Foolishness. Bloodbyrn pinched herself in the ear. She was becoming maudlin with boredom. She had half a mind to awaken the Ultimate Fiend, perhaps traumatize him. Yes, some creative cruelty might at least distract her from bitter memory.

A breeze blew through the carriage. It was cold, but with a faint rank scent, like rain and thunder, dust and old blood. A scent from beyond the mountain peaks. And yes, there, outside, under the light of the garish moon, Bloodbyrn could see the outlines of the stone cairns erected by the local people of this place, irregular and black against the blue of the rocks and ground. The mountain folk had yet to replace the circular capping stones that Mr. Skree had so kindly removed on their way down this pass, but Bloodbyrn fancied she felt the tingling pressure this place's guardian deity against her skin, sensing her intentions, pushing her out of this country. She was only too happy to oblige.

Impatience. It was a childish emotion and Bloodbyrn chided herself for it. Were they not on the road home, with the Pass of Winds itself opening before them, even as she wallowed in melancholy? Soon they would be over the mountains, her powers returning. One more day, and they would be at Castle Clouds-Gather, this journey done, and she would be placed to rule the Kingdoms of Evil, first as First Concubine, and then, once she had brought certain schemes to fruition, as its queen.

Bloodbyrn's fingers clenched. Queen. Yes, by the vital fluid of the Blood God. But she was not so naïve as to think the un-marriage and the coronation would represent any sort of end of travail for her. Quite the opposite. As queen, Bloodbyrn would face assailants from all sides. She would be tested, egregiously tested, and quickly killed if found wanting.

Her persona could not waver. There could be no mistakes borne of self-indulgence.

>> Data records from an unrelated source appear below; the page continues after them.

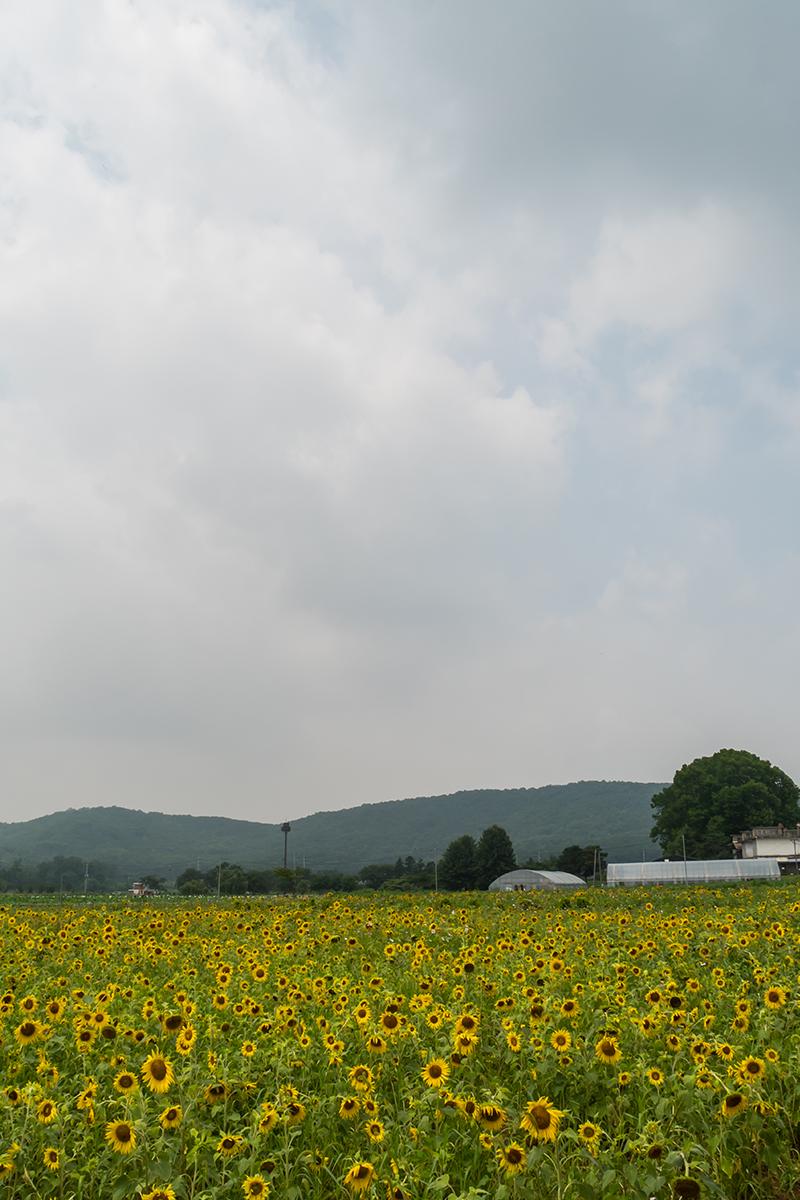 해바라기농장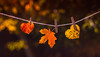 loving fall (auntneecey) Tags: fall autumn leaves heart love lovingfall 365the2017edition 3652017 day294365 21oct17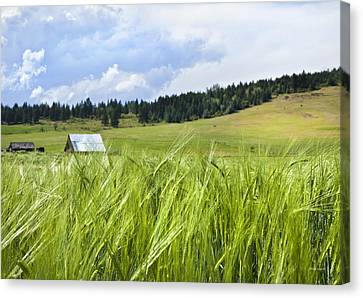 Field Of Crops Canvas Print - How Green Was My Valley by Theresa Tahara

Bloodbyrn thought of the rabbit in its box. The rabbit she had released into the woods near the border crossing. Her hands stroked the ruffles of her costume, wishing for the feeling of fur, warm and soft, covering a beating heart she could not bring herself to stop. Thank the blood of her ancestors she had found the strength to release the thing. Her tenderness fetish was a risk, a foolish risk, and a habit she could no longer indulge.

Again her mother's face swam up from the depths of Bloodbyrn's memory, its expression tender and loving as it could never be in public. Her mother had indulged a tenderness fetish as well, and observe the result. Bloodbyrn's hands clenched in her lap. She must endeavor to be as cruel and vicious as possible to her lord, so that no suspicion of love could stain their relationship.

In time, rain began to patter against the roof and sides of the carriage. They were nearing the peak, where Rationalist clouds released a final spate of moisture before being dragged across the mountains' edges and into the Skrean Maelstrom. Surely it could not be long now. The wind rose, and as it did, the Soon-to-be Ultimate Fiend moved uneasily in his sleep.

Bloodbyrn closed her eyes against the chill, rainy breeze. She would of course do her duty when the time came; to that she had resigned herself. In fact, Bloodbyrn wondered if the time might come very soon, indeed. Skrean custom as well as her own plans demanded certain duties of a first concubine, and given what she had seen of him thus far, the new Despot could do little to prevent her from performing them.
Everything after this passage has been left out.